BEGIN Extracted information

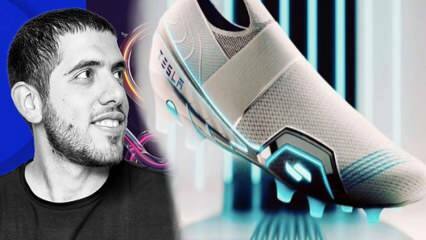 Sapatos 'Tesla' da Nike e designer Adidas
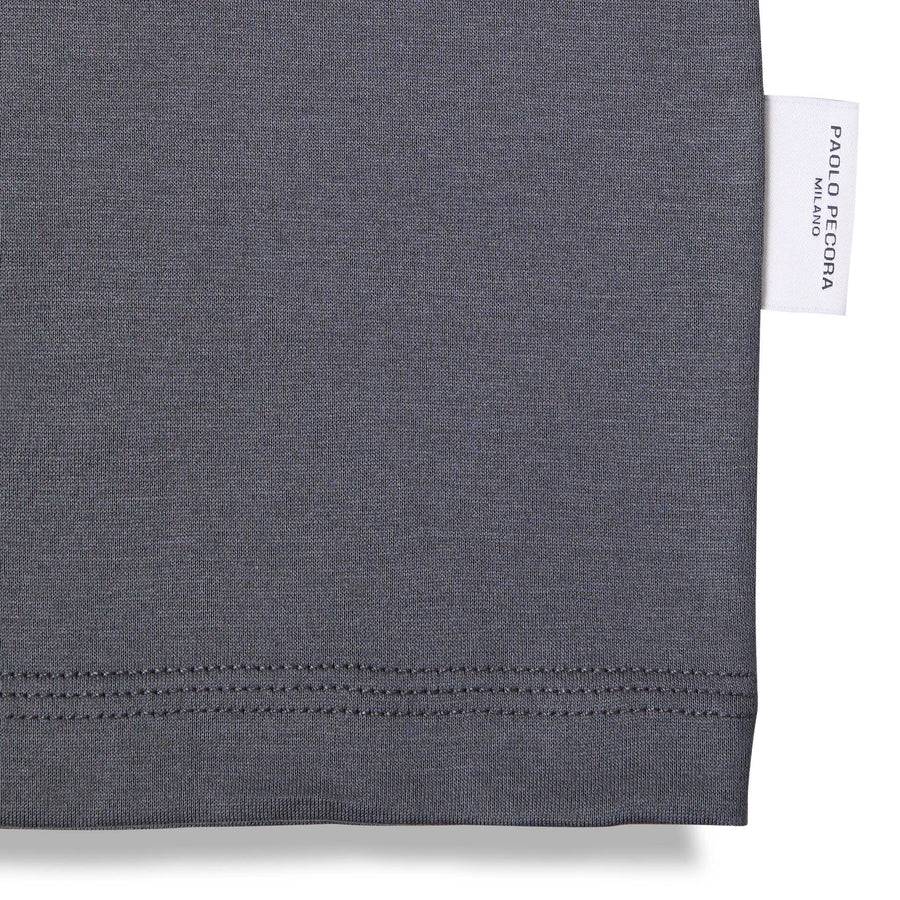 Paolo Pecora T-Shirt in Jersey Lucido - Antracite Offerte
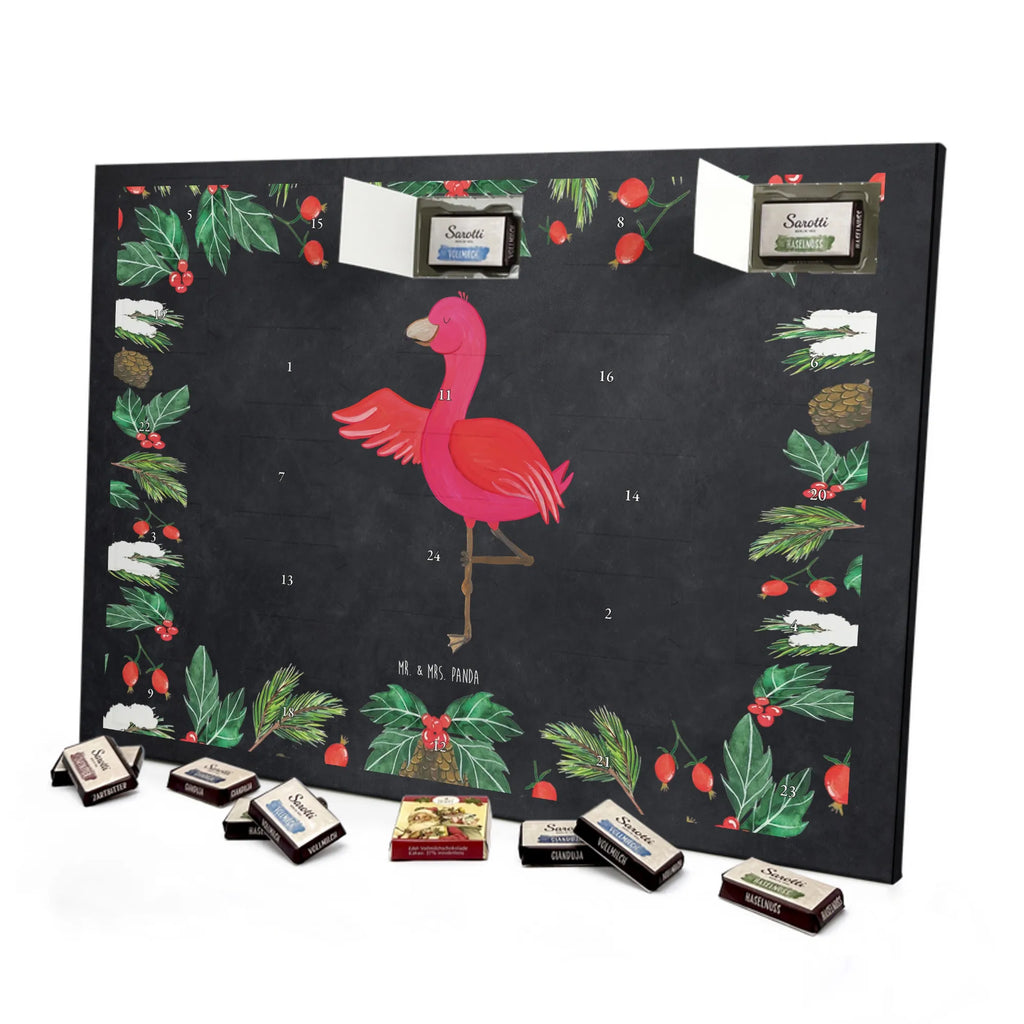 Chocolate advent calendar flamingo yoga gifts, gift idea, small gifts, pink gifts, adults, pink bird, children, bird of paradise, Caribbean feeling, funny sayings, girls gifts, unusual gifts in pink, flamingo fans, red, gift pink, flamingo decoration, vacation, relaxation, mindfulness, yoga exercise, anger, deep relaxation, bird, agitation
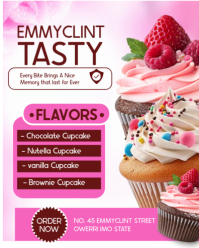 สีขาว Cupcake Promotion Instagram Portrait Template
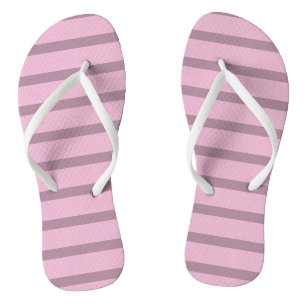 Niedliche Rose Rosa und Mauve Pair Flip Flops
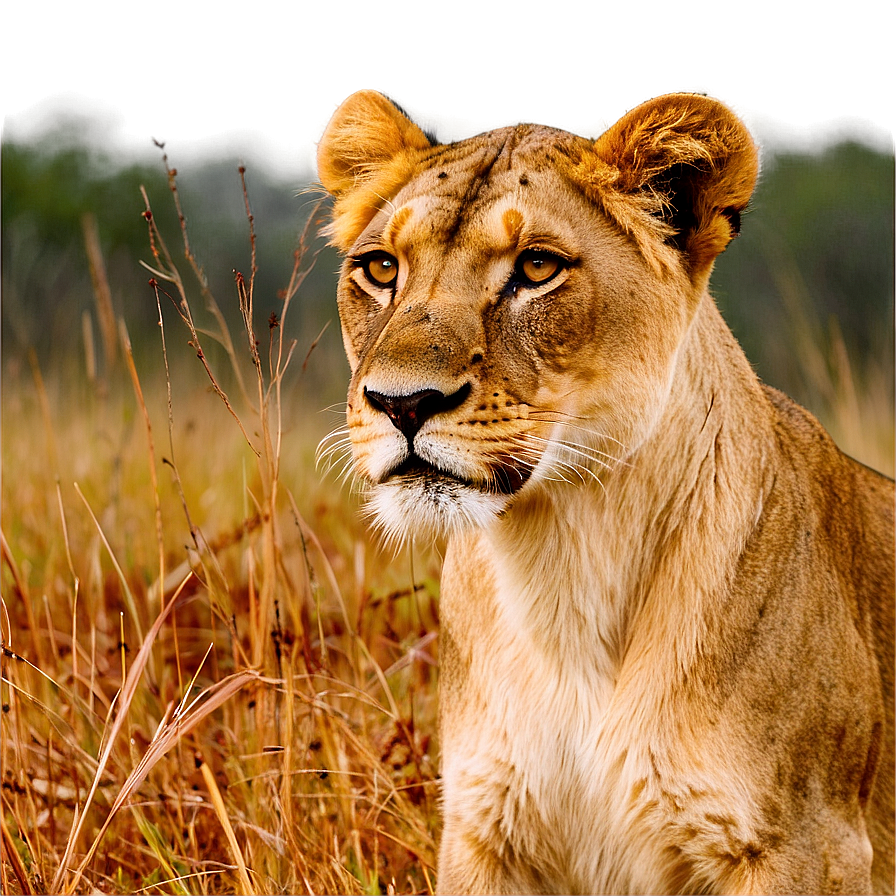 Lioness In Savannah Png Jjc34 PNG Image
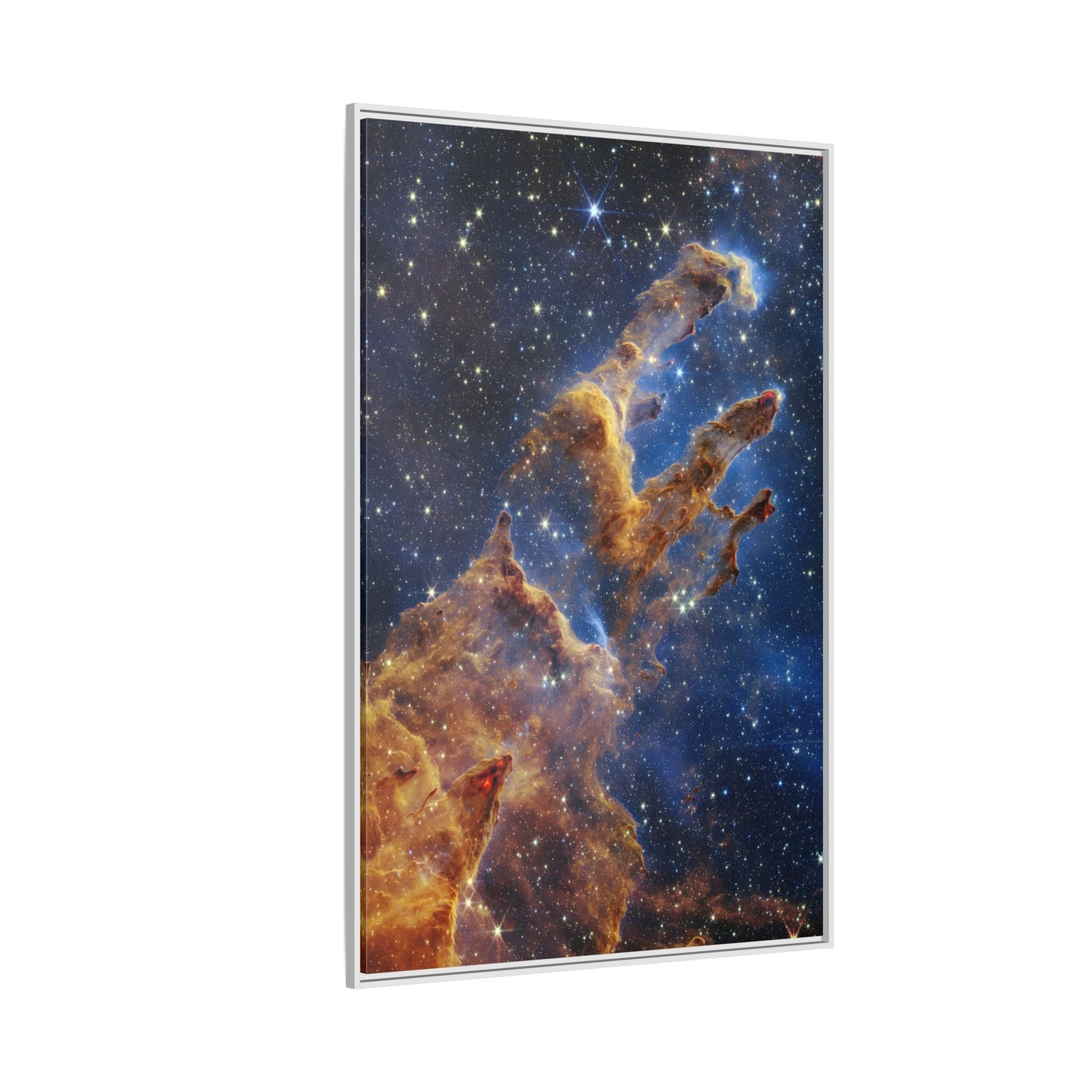 Pillars of Creation Webb Telescope - NASA Canvas Wall Art Print - YesArtYes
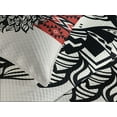 thumbnail image 4 of Ambesonne Wolf Quilted Bedspread Set 3 Pcs, Tattoo Style Animal Face, Queen Size, Red Black Cream, 4 of 5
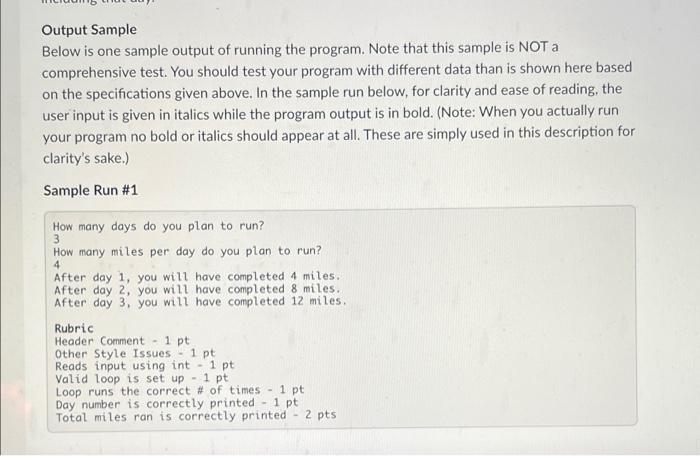 Solved Output Sample Below is one sample output of running | Chegg.com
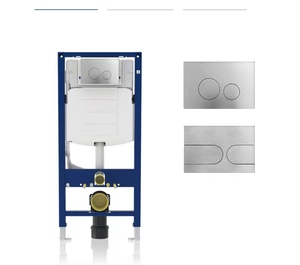 WC Sospeso Moderno con <span class=keywords><strong>Cassetta</strong></span> di Scarico Nascosta e Doppio Scarico DOLOGI Affidabile ed Elegante - Product Image 4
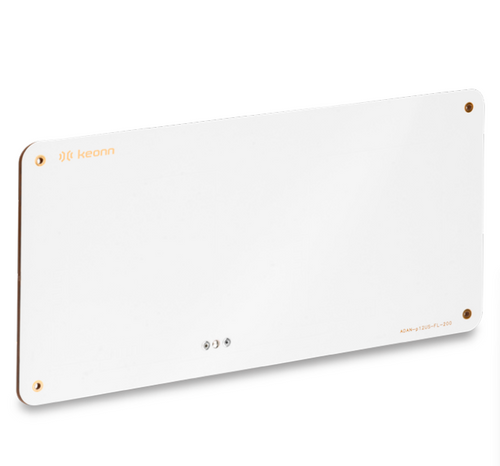 ADAN-p12US-FRSMA-200 | Advantenna-p12: RFID UHF antenna, thin form factor FCC frequency band, flange right angle SMA female connector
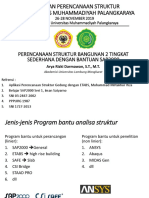 1 Perencanaan Bangunan 2 Tingkat Sederhana Dengan SAP 2000 PDF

END Extracted information

# Exercise description:
Can you switch every "pink" in the material above to "purple" and write out all the lines again, with nothing else changed and the pictures left out?

# Finished exercise:
 Sapatos 'Tesla' da Nike e designer Adidas
 Paolo Pecora T-Shirt in Jersey Lucido - Antracite Offerte
 Chocolate advent calendar flamingo yoga gifts, gift idea, small gifts, purple gifts, adults, purple bird, children, bird of paradise, Caribbean feeling, funny sayings, girls gifts, unusual gifts in purple, flamingo fans, red, gift purple, flamingo decoration, vacation, relaxation, mindfulness, yoga exercise, anger, deep relaxation, bird, agitation
 สีขาว Cupcake Promotion Instagram Portrait Template
 Niedliche Rose Rosa und Mauve Pair Flip Flops
 Lioness In Savannah Png Jjc34 PNG Image
 Pillars of Creation Webb Telescope - NASA Canvas Wall Art Print - YesArtYes
 thumbnail image 4 of Ambesonne Wolf Quilted Bedspread Set 3 Pcs, Tattoo Style Animal Face, Queen Size, Red Black Cream, 4 of 5
 Solved Output Sample Below is one sample output of running | Chegg.com
 WC Sospeso Moderno con <span class=keywords><strong>Cassetta</strong></span> di Scarico Nascosta e Doppio Scarico DOLOGI Affidabile ed Elegante - Product Image 4
 ADAN-p12US-FRSMA-200 | Advantenna-p12: RFID UHF antenna, thin form factor FCC frequency band, flange right angle SMA female connector
 1 Perencanaan Bangunan 2 Tingkat Sederhana Dengan SAP 2000 PDF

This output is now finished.